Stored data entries
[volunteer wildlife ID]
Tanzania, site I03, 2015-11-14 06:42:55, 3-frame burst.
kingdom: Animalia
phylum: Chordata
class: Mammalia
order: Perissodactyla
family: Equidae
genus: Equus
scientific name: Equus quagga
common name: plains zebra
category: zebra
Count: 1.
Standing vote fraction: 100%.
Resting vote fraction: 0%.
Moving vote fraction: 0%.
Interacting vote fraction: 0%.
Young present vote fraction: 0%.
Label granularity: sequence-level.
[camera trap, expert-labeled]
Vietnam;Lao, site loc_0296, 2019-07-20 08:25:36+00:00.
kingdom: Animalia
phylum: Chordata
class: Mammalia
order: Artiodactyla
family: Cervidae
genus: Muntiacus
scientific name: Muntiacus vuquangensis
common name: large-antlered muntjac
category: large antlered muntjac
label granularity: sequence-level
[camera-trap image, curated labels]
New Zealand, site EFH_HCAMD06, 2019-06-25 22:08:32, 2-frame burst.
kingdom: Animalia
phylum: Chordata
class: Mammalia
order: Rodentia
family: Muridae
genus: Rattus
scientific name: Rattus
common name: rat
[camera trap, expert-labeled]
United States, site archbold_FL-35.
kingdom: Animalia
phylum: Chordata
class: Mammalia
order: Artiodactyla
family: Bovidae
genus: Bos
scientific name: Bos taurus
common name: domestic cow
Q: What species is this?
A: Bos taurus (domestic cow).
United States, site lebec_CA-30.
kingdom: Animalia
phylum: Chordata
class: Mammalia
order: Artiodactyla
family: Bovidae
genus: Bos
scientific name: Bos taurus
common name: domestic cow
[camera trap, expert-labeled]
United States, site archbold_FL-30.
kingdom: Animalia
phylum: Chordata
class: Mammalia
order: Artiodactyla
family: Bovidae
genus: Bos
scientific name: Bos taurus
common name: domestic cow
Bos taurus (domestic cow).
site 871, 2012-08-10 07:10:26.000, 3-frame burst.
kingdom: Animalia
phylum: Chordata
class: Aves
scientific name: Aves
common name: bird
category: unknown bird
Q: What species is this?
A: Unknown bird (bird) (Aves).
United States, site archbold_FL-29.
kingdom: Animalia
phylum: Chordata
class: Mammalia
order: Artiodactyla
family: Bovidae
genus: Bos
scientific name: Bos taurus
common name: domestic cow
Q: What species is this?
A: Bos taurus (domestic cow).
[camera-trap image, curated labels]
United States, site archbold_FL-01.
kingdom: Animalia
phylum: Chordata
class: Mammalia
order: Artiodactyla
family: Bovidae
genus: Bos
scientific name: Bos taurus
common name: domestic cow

Required action: Reproduce all of the records exactly.

Finished task:
[volunteer wildlife ID]
Tanzania, site I03, 2015-11-14 06:42:55, 3-frame burst.
kingdom: Animalia
phylum: Chordata
class: Mammalia
order: Perissodactyla
family: Equidae
genus: Equus
scientific name: Equus quagga
common name: plains zebra
category: zebra
Count: 1.
Standing vote fraction: 100%.
Resting vote fraction: 0%.
Moving vote fraction: 0%.
Interacting vote fraction: 0%.
Young present vote fraction: 0%.
Label granularity: sequence-level.
[camera trap, expert-labeled]
Vietnam;Lao, site loc_0296, 2019-07-20 08:25:36+00:00.
kingdom: Animalia
phylum: Chordata
class: Mammalia
order: Artiodactyla
family: Cervidae
genus: Muntiacus
scientific name: Muntiacus vuquangensis
common name: large-antlered muntjac
category: large antlered muntjac
label granularity: sequence-level
[camera-trap image, curated labels]
New Zealand, site EFH_HCAMD06, 2019-06-25 22:08:32, 2-frame burst.
kingdom: Animalia
phylum: Chordata
class: Mammalia
order: Rodentia
family: Muridae
genus: Rattus
scientific name: Rattus
common name: rat
[camera trap, expert-labeled]
United States, site archbold_FL-35.
kingdom: Animalia
phylum: Chordata
class: Mammalia
order: Artiodactyla
family: Bovidae
genus: Bos
scientific name: Bos taurus
common name: domestic cow
Q: What species is this?
A: Bos taurus (domestic cow).
United States, site lebec_CA-30.
kingdom: Animalia
phylum: Chordata
class: Mammalia
order: Artiodactyla
family: Bovidae
genus: Bos
scientific name: Bos taurus
common name: domestic cow
[camera trap, expert-labeled]
United States, site archbold_FL-30.
kingdom: Animalia
phylum: Chordata
class: Mammalia
order: Artiodactyla
family: Bovidae
genus: Bos
scientific name: Bos taurus
common name: domestic cow
Bos taurus (domestic cow).
site 871, 2012-08-10 07:10:26.000, 3-frame burst.
kingdom: Animalia
phylum: Chordata
class: Aves
scientific name: Aves
common name: bird
category: unknown bird
Q: What species is this?
A: Unknown bird (bird) (Aves).
United States, site archbold_FL-29.
kingdom: Animalia
phylum: Chordata
class: Mammalia
order: Artiodactyla
family: Bovidae
genus: Bos
scientific name: Bos taurus
common name: domestic cow
Q: What species is this?
A: Bos taurus (domestic cow).
[camera-trap image, curated labels]
United States, site archbold_FL-01.
kingdom: Animalia
phylum: Chordata
class: Mammalia
order: Artiodactyla
family: Bovidae
genus: Bos
scientific name: Bos taurus
common name: domestic cow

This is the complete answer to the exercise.